**What to do**
Write out all of the entries that follow, word for word, but skip the pictures.

**Data to use**
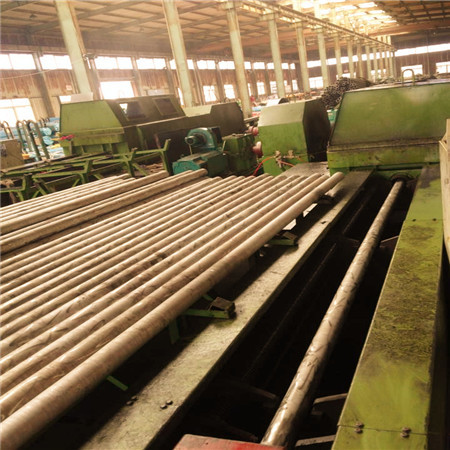 Hardenable Seamless Stainless Steel Tubing T-416 UNS S41600 12% Chromium Free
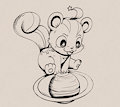 Inktober 2019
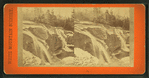 Diana's Baths, North Conway, N.H.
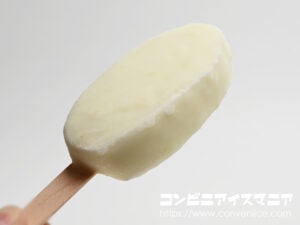 明治ブルガリア フローズンヨーグルトデザート アロエ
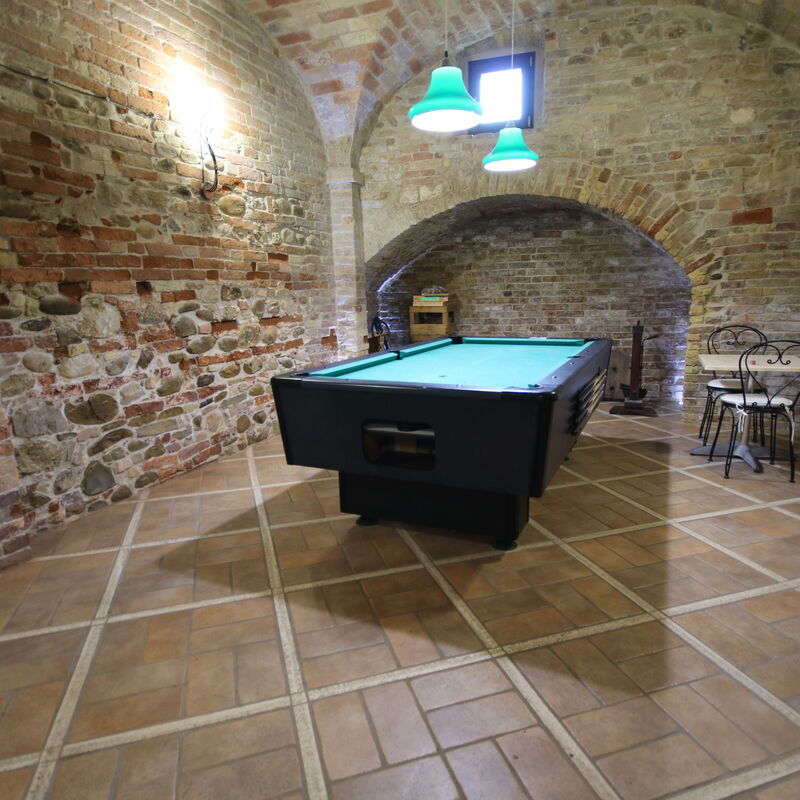 Residence Borgodamare: Activités, Automne, Été, Printemps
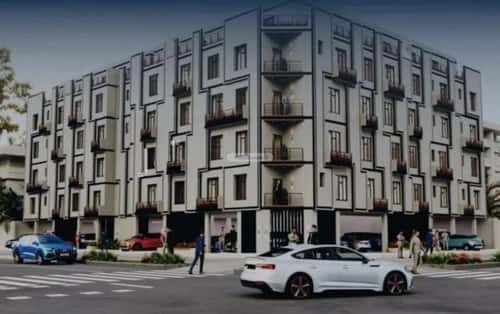 Apartment with 2 Bedrooms Al Swaryee, North Jeddah, Jeddah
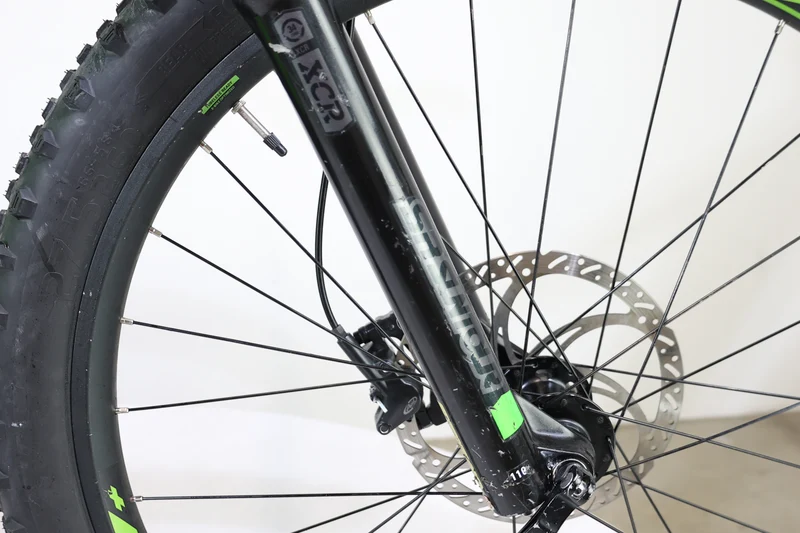 Giant Stance E+2 2019 T.S 3130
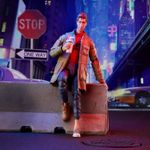 Spider-Man Legends Figurina Peter B. Parker fotografia produsului View 4 S
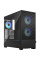 Корпус Fractal Design Pop Mini Air RGB Black TG (FD-C-POR1M-06)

**Result of this exercise**
 Hardenable Seamless Stainless Steel Tubing T-416 UNS S41600 12% Chromium Free
 Inktober 2019
 Diana's Baths, North Conway, N.H.
 明治ブルガリア フローズンヨーグルトデザート アロエ
 Residence Borgodamare: Activités, Automne, Été, Printemps
 Apartment with 2 Bedrooms Al Swaryee, North Jeddah, Jeddah
 Giant Stance E+2 2019 T.S 3130
 Spider-Man Legends Figurina Peter B. Parker fotografia produsului View 4 S
 Корпус Fractal Design Pop Mini Air RGB Black TG (FD-C-POR1M-06)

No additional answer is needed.